:: Required work ::
**a.** From the filing on the SEW sale, extract the stretch from "The completion of" through "terminated.".
**b.** According to the filing on the SEW sale, on or about what date does the Company expect to receive the net cash proceeds?
**c.** Carry on the filing on the SEW sale, picking up right after its final sentence.

____ Page extract

The disposal was made pursuant to the exercise by MEIF Luxembourg Holdings SA (the MEIF
Shareholder), an affiliate of the Companys Manager, of its drag along rights under the SEW
shareholders agreement and as a part of a sale by the MEIF Shareholder and the other shareholders
of all of their respective interests in SEW.
The completion of the sale effectively cancels the put
and call option agreement entered into by
MIC and MEIF Luxembourg Holdings SA on August 23, 2006. As part
of the sale process, the SEW shareholders agreement was also
terminated.
MIC
received a dividend and interest payments totaling approximately $3.4 million from SEW for the six month period ended
September 30, 2006 on September 29, 2006.
MIC will
receive net proceeds on the sale of approximately $87.8 million representing its pro
rata share of the total consideration less its pro rata share of
expenses, which includes approximately $933,000 in
financial advisory fees payable to Macquarie Bank Limited, the parent company of the Companys
Manager. The Company expects to receive the net cash proceeds from
the sale on or about October 2,
2006.
As previously disclosed, the Company will use the net proceeds to reduce acquisition related
indebtedness at its MIC Inc. subsidiary.
Section 9 Financial Statements and Exhibits
Item 9.01 Financial Statements and Exhibits.
(d) Exhibits
2.1 Irrevocable Undertaking and Drag Along Request
FORWARD LOOKING STATEMENTS
This filing contains forward-looking statements. We may, in some cases, use words such as
project, believe, anticipate, plan, expect, estimate, intend, should, would,
could, potentially, or may or other words that convey uncertainty of future events or
outcomes to identify these forward-looking statements. Forward-looking statements in this report
are subject to a number of risks and uncertainties, some of which are beyond the Companys control
including, among other things: its ability to successfully integrate and manage acquired
businesses, including the ability to retain or replace qualified employees, manage growth, make and
finance future acquisitions, service, comply with the terms of and refinance debt, and implement
its strategy; decisions made by persons who control its investments including the distribution of
dividends; its regulatory environment for purposes of establishing rate structures and monitoring
quality of service; changes in general economic or business conditions, or demographic trends,
including changes to the political environment, economy, tourism, construction and transportation
costs, changes in air travel, automobile usage, fuel and gas costs, including the ability to
recover increases in these costs from customers; reliance on sole or limited source suppliers,
particularly in our gas utility business; foreign exchange fluctuations; environmental risks; and
changes in U.S. federal tax law.

________
____ Available data

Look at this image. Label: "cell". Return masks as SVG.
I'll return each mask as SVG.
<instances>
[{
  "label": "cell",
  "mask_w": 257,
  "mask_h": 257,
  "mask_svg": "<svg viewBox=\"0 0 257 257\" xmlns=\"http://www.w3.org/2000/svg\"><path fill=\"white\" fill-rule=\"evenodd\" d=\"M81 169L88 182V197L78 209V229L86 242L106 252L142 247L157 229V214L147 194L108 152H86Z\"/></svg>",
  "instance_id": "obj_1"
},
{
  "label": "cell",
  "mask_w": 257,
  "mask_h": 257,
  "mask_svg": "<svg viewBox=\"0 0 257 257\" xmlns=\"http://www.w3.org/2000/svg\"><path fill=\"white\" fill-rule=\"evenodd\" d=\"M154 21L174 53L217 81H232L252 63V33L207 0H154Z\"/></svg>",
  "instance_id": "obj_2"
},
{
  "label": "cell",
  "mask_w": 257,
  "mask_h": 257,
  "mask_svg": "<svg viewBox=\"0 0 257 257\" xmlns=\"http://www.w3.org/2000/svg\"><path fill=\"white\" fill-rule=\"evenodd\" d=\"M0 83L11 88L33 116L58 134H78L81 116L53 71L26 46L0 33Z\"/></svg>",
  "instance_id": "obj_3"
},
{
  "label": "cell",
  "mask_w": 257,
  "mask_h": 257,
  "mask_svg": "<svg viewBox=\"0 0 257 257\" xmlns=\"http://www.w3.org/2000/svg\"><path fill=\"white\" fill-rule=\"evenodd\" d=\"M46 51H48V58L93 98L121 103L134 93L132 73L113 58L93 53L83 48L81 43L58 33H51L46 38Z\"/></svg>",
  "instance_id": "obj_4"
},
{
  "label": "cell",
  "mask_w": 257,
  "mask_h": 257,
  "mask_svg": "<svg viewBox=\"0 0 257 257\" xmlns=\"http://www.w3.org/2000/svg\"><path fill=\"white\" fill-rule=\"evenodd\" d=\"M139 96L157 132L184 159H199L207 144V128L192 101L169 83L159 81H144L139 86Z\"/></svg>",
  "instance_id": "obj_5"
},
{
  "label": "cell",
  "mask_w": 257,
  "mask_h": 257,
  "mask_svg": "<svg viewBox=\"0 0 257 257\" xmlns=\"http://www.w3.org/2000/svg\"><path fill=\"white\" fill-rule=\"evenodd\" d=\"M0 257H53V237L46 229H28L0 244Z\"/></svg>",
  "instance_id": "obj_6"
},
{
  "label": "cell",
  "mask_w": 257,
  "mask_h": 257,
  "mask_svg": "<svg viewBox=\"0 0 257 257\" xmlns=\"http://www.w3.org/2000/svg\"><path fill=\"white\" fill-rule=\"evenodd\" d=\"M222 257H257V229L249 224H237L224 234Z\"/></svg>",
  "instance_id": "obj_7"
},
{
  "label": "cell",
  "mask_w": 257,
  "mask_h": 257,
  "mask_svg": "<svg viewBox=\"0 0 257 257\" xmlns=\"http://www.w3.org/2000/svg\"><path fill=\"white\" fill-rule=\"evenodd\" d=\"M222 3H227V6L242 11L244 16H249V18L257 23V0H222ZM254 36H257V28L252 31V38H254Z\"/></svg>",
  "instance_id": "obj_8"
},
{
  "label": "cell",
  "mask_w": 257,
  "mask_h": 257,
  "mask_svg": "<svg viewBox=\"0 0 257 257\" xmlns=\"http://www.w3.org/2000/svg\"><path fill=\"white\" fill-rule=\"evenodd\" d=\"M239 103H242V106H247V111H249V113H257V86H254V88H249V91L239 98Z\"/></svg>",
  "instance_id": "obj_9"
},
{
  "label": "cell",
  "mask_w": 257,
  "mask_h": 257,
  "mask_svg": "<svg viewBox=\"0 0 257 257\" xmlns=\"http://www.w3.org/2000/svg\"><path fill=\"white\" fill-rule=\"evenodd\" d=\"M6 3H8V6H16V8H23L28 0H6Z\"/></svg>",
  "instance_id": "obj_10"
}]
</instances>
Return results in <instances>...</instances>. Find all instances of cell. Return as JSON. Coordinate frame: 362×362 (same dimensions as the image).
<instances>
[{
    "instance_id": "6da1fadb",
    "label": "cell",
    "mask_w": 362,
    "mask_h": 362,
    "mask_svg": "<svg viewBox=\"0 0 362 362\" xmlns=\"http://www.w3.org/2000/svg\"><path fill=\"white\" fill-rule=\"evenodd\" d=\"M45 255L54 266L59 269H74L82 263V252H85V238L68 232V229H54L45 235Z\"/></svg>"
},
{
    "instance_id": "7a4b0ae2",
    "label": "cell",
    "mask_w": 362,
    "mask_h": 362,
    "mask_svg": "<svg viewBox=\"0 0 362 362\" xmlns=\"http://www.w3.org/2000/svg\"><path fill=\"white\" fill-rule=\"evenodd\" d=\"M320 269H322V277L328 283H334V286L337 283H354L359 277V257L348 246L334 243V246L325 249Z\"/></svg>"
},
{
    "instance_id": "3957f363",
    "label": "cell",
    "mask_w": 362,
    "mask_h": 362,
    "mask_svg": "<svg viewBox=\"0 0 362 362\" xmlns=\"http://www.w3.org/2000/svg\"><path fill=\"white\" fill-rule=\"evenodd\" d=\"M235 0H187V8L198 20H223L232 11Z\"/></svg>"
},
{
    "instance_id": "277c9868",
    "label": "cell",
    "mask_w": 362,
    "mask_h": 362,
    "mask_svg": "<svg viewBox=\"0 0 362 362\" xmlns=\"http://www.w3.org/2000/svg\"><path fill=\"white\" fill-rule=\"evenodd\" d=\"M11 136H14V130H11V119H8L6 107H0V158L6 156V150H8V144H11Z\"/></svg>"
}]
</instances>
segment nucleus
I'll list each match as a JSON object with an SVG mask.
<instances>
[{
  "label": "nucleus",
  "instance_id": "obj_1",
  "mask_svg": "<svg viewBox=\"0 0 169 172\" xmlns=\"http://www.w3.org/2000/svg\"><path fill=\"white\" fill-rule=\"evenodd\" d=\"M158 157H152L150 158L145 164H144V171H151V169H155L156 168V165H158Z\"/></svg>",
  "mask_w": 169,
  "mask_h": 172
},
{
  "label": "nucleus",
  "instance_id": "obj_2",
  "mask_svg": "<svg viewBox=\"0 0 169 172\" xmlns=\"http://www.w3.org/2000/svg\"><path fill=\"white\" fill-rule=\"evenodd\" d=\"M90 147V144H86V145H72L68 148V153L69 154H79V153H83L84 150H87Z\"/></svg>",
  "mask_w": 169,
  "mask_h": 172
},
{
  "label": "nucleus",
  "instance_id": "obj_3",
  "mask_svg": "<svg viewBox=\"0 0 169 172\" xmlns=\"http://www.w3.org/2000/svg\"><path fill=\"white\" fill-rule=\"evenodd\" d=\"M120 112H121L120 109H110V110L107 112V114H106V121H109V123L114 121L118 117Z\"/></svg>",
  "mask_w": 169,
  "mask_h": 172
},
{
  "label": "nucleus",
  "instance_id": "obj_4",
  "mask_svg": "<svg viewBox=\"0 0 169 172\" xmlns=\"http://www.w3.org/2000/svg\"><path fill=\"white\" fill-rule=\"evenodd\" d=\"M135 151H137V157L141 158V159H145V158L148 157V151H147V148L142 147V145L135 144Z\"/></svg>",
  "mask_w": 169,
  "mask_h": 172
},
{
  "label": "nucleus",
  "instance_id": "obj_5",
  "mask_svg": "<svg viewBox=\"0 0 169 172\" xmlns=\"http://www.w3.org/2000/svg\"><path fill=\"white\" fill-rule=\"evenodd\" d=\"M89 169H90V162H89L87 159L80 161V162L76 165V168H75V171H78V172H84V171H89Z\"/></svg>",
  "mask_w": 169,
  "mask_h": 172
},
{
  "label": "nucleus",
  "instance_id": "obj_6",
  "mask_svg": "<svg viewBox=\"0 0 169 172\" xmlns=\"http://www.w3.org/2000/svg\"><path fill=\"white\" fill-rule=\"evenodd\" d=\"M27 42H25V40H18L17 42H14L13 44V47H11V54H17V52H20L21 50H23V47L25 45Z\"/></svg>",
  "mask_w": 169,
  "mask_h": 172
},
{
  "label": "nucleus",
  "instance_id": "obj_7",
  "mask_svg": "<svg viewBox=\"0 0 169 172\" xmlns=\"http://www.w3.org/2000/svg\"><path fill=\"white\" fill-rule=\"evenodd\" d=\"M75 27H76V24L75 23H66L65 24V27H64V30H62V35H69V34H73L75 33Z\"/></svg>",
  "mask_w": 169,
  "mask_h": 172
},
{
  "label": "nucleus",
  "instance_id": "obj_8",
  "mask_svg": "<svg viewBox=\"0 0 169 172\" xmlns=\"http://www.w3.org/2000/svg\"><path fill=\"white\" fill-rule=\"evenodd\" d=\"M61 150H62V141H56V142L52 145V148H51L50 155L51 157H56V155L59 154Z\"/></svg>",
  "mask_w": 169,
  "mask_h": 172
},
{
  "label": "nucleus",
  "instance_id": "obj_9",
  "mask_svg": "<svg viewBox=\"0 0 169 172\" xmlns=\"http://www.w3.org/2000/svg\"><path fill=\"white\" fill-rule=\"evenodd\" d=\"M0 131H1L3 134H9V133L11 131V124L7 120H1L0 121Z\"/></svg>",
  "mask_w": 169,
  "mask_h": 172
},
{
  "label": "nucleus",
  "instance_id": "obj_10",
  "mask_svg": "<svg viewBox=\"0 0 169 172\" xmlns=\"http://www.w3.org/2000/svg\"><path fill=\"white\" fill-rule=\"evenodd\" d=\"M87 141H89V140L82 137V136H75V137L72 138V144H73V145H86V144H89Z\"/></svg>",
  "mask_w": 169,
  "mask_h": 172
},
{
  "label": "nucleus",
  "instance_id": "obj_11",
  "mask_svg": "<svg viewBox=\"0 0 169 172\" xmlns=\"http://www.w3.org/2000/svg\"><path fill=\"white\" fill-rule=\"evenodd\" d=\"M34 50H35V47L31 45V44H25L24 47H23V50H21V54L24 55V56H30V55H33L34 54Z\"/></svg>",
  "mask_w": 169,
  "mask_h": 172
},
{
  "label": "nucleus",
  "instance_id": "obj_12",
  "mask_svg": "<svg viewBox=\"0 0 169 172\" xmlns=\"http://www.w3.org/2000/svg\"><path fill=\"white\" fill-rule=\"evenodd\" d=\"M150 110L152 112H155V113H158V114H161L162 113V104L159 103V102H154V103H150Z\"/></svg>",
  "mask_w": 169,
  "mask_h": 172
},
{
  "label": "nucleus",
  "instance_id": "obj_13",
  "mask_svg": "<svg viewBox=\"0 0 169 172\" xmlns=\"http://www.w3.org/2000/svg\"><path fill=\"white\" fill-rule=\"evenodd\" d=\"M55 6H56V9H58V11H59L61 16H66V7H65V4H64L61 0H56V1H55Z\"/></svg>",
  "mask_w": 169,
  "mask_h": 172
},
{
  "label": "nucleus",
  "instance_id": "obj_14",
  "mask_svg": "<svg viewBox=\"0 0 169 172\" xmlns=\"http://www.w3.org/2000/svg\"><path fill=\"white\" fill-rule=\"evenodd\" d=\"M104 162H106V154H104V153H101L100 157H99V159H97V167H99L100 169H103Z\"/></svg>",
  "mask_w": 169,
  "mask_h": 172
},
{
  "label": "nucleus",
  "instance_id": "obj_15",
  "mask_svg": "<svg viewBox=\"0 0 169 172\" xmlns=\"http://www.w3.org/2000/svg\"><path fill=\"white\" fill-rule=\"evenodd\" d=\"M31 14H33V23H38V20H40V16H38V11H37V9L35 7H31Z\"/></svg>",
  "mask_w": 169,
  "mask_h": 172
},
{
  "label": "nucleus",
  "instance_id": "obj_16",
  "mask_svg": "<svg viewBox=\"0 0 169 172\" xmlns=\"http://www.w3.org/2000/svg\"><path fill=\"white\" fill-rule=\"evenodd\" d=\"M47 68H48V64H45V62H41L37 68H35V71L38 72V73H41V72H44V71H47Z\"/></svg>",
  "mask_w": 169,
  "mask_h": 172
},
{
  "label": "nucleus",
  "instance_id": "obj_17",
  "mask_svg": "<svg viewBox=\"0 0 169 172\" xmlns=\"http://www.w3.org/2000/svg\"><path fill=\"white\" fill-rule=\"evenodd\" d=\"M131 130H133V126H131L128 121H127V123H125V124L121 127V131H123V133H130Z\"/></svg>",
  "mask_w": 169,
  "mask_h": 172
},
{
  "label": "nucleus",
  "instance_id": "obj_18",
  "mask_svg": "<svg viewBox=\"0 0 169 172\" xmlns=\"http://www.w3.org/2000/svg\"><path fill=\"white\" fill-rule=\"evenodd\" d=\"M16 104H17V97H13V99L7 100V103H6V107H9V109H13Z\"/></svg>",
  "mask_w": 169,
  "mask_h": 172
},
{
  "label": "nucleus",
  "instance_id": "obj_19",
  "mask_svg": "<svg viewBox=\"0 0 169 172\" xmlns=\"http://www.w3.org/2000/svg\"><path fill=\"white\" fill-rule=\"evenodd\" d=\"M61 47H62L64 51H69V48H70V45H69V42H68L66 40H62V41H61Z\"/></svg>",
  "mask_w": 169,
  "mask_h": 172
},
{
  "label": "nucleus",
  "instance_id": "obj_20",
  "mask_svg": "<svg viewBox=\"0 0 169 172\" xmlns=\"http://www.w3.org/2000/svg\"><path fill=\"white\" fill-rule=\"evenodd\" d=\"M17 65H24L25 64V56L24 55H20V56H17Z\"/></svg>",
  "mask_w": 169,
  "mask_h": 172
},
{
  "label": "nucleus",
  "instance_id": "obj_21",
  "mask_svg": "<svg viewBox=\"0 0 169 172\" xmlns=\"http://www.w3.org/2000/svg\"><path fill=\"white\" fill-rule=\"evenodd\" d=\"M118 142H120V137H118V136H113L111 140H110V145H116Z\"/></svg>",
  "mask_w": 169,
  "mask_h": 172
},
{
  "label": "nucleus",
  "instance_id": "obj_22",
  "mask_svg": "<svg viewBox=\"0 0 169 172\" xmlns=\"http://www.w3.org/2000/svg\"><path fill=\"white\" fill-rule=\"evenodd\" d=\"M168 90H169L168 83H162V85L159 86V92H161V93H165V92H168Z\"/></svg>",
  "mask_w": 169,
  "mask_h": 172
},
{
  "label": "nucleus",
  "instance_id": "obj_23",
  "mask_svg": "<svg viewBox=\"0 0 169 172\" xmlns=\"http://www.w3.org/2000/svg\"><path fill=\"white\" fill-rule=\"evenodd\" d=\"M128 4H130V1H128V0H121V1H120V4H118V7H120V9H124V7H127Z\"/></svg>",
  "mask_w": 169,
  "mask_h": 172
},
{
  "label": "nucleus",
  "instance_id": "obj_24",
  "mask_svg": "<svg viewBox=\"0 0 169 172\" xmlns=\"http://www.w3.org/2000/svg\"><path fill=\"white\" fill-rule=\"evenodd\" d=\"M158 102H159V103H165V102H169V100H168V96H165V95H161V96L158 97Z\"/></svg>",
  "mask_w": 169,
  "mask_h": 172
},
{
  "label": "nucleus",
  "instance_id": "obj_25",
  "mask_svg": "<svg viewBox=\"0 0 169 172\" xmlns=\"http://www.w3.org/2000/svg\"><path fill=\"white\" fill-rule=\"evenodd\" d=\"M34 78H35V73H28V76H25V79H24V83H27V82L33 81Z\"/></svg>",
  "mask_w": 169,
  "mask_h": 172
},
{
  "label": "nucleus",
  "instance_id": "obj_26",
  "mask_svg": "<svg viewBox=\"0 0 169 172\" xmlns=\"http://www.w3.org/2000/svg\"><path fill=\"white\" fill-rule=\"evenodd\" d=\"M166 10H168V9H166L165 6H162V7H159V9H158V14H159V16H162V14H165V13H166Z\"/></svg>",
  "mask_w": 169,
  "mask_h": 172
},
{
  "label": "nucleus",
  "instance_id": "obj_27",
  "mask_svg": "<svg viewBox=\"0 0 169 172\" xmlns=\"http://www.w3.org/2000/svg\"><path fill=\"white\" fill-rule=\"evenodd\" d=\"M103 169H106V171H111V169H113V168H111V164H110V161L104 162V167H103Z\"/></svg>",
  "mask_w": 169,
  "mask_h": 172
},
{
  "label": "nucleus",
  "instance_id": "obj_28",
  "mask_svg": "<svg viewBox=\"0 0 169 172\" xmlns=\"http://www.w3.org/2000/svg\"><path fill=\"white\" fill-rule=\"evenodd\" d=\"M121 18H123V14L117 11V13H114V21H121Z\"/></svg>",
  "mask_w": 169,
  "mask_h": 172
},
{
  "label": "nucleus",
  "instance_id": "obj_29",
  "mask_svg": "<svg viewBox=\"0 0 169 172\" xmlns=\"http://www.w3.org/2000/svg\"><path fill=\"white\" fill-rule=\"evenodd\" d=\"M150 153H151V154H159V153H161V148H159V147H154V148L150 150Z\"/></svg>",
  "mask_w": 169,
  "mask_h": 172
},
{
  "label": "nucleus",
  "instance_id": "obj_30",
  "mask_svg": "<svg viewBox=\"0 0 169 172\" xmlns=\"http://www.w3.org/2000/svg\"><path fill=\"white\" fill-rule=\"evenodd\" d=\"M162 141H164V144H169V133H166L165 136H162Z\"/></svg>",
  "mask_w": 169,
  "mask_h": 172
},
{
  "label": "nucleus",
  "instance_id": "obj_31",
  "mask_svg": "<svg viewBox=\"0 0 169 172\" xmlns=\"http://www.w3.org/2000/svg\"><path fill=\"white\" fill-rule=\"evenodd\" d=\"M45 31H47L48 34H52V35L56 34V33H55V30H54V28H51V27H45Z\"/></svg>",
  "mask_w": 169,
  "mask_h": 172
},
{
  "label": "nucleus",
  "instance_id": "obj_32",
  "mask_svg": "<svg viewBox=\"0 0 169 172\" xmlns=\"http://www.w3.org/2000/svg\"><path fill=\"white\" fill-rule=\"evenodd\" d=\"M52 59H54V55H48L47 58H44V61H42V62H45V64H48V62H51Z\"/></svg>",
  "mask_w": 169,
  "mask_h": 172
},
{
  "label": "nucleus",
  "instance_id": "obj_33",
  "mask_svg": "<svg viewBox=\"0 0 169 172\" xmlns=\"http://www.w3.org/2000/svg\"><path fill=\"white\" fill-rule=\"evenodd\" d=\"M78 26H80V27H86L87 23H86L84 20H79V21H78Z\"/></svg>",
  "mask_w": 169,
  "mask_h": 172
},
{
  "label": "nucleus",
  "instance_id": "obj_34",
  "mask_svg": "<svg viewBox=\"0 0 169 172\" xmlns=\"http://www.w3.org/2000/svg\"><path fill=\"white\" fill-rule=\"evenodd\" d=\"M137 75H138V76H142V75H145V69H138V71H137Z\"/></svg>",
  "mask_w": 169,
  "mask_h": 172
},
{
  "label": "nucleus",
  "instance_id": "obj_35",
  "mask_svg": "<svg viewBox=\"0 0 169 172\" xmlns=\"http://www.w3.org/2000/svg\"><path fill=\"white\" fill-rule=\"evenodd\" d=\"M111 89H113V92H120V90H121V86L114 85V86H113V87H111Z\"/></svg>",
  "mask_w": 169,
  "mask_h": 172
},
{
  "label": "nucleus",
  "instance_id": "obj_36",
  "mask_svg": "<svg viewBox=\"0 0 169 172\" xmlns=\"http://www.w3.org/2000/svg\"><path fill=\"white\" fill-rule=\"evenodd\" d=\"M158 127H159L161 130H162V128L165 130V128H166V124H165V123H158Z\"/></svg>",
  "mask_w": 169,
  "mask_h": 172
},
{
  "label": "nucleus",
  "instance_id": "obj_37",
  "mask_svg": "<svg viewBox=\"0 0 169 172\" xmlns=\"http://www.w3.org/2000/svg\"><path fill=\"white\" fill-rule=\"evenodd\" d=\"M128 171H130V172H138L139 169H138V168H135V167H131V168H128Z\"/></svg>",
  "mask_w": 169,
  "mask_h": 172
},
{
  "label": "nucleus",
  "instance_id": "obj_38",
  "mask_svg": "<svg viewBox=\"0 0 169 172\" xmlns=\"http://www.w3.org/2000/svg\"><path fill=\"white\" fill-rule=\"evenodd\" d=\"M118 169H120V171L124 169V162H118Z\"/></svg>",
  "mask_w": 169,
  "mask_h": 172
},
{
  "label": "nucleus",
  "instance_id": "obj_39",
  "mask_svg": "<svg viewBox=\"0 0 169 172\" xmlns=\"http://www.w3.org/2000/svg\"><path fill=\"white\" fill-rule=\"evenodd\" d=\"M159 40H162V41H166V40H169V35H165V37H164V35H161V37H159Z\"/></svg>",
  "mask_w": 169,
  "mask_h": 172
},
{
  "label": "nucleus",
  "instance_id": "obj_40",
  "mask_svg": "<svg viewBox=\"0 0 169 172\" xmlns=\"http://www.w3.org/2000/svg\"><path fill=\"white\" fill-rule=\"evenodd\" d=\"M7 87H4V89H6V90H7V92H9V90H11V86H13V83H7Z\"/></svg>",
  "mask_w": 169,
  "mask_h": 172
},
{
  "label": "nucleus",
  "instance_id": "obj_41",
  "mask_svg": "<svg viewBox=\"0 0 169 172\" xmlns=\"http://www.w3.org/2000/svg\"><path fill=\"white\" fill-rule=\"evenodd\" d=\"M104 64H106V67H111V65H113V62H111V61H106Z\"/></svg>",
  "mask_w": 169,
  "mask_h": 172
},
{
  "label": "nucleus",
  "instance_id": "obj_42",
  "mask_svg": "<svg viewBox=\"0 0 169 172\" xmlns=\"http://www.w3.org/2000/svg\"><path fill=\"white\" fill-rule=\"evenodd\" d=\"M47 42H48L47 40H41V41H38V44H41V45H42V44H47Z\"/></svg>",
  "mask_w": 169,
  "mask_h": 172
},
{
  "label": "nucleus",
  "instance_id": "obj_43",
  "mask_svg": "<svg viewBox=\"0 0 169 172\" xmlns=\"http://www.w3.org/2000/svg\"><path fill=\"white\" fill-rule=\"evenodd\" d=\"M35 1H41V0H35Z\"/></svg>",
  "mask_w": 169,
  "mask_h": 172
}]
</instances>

________

:: Answers provided ::
**a.**
The completion of the sale effectively cancels the put
and call option agreement entered into by
MIC and MEIF Luxembourg Holdings SA on August 23, 2006. As part
of the sale process, the SEW shareholders agreement was also
terminated.

**b.** On or about October 2, 2006.

**c.**
Our actual results, performance, prospects or opportunities could differ materially from those
expressed in or implied by the forward-looking statements. Additional risks of which we are not
currently aware could also cause our actual results to differ. In light of these risks,
uncertainties and assumptions, you should not place undue reliance on any forward-looking
statements. The forward-looking events discussed in this release may not occur. These
forward-looking statements are made as of the date of this release. We undertake no obligation to
publicly update or revise any forward-looking statements, whether as a result of new information,
future events or otherwise, except as required by law.
Macquarie
Group refers to the Macquarie Group of companies, which comprises Macquarie Bank
Limited and its worldwide subsidiaries and affiliates.